The Walton Family Foundation

Student Achievement Goals

The Walton Family Foundation (WFF) offers financial support for the planning and startup of public charter schools that demonstrate high potential for significantly improving student achievement in reading/language arts and math as measured by valid and reliable standardized tests.  Grant applicants must develop specific metrics and set annual targets for academic student performance, systems for measuring progress against those targets, and strategies for refining instruction to achieve those outcomes.

WFF recommends that schools supplement standardized math and reading/language arts tests with other measures of performance, such as: standardized tests in science, social studies and other subject areas; yearly attendance and retention rates; high school exit standards and graduation rates; college admittance and completion rates, parental satisfaction surveys and school waiting lists.  In regard to tracking student academic achievement, schools must plan to evaluate student progress using at least three basic measures:

  1. Student Achievement Level (Status);
  2. Student Progress Over Time (Growth); and,
  3. Comparisons of student achievement status and growth to benchmark schools and national norms.

Student Achievement Level (Status)

WFF expects grant recipients to set specific, rigorous standards of learning for students at all grade levels and to measure the proportion of students meeting and exceeding annual proficiency targets for these standards.  Schools should create plans to increase the percentage of students at each grade level and for each subgroup achieving proficiency from year to year.  Ideally, a school’s academic programs would enable more than 90% of students within three years to obtain and maintain proficiency against grade-level standards as measured by state criterion-referenced tests.

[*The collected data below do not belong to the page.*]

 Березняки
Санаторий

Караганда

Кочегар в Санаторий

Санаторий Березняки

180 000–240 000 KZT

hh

WFF recognizes that charter schools serving secondary grades often enroll students that are performing years below grade level proficiency targets.  In these cases, students need an intensive academic experience to prepare them for postsecondary educational options.  Secondary schools seeking WFF support should set performance targets relative to end-of-course and state high school exit exams (as applicable) and for college-entrance exams such as the SAT and ACT.

Student Progress Over Time (Growth)

WFF expects that school grantees are able to demonstrate that an increasing percentage of students across all grades and subjects are improving over time.  Schools are expected to demonstrate that students below proficient are moving to higher performance levels and that students who are already scoring proficient or advanced are maintaining or improving their rates of growth.

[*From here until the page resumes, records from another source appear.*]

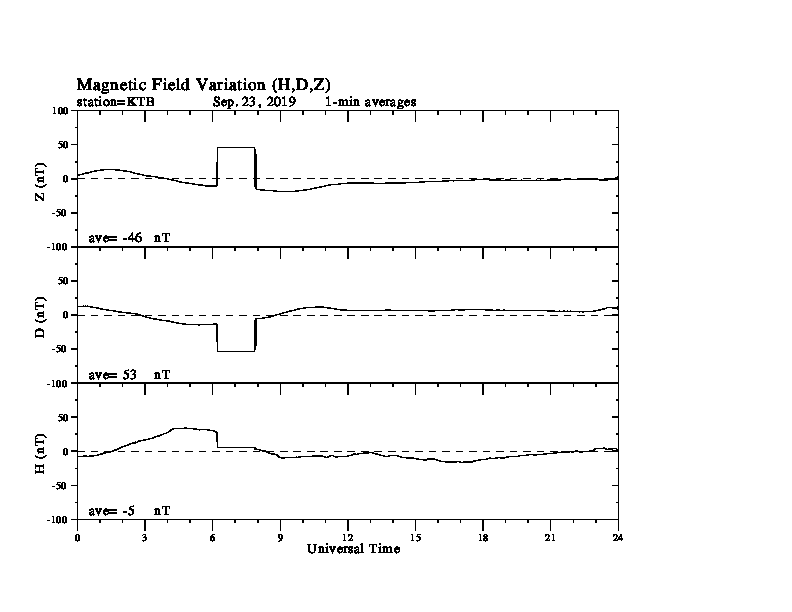 Magnetic Field Variation (H,D,Z)
station=KTB Sep, 23, 2019 1-min averages

100
50
0
-50
-100
Z (nT)
ave= -46 nT

50
0
-50
-100
D (nT)
ave= 53 nT

50
0
-50
-100
H (nT)
ave= -5 nT

0 3 6 9 12 15 18 21 24
Universal Time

Schools are expected to measure growth annually on state achievement tests and supplement, where appropriate, student progress measures with results from formative assessments that measure interim progress against annual targets.  It is expected that school and cohort growth measures would factor in student mobility and turnover rates.

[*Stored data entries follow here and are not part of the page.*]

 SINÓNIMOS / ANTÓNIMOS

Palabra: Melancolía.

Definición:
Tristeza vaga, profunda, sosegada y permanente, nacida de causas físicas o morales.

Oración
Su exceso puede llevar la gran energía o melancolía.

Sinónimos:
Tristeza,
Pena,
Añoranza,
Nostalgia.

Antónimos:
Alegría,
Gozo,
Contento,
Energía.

Comparisons of Student Achievement to Benchmark Schools and National Norms

WFF-supported schools, at a minimum, should strive to achieve test scores and proficiency rankings that are superior to neighboring and/or demographically similar schools. Schools should have plans that will enable students enrolled for two or more years to demonstrate superior performance in student achievement status and growth.  High performing schools will achieve performance results that exceed not only demographically similar schools but also national or international norms.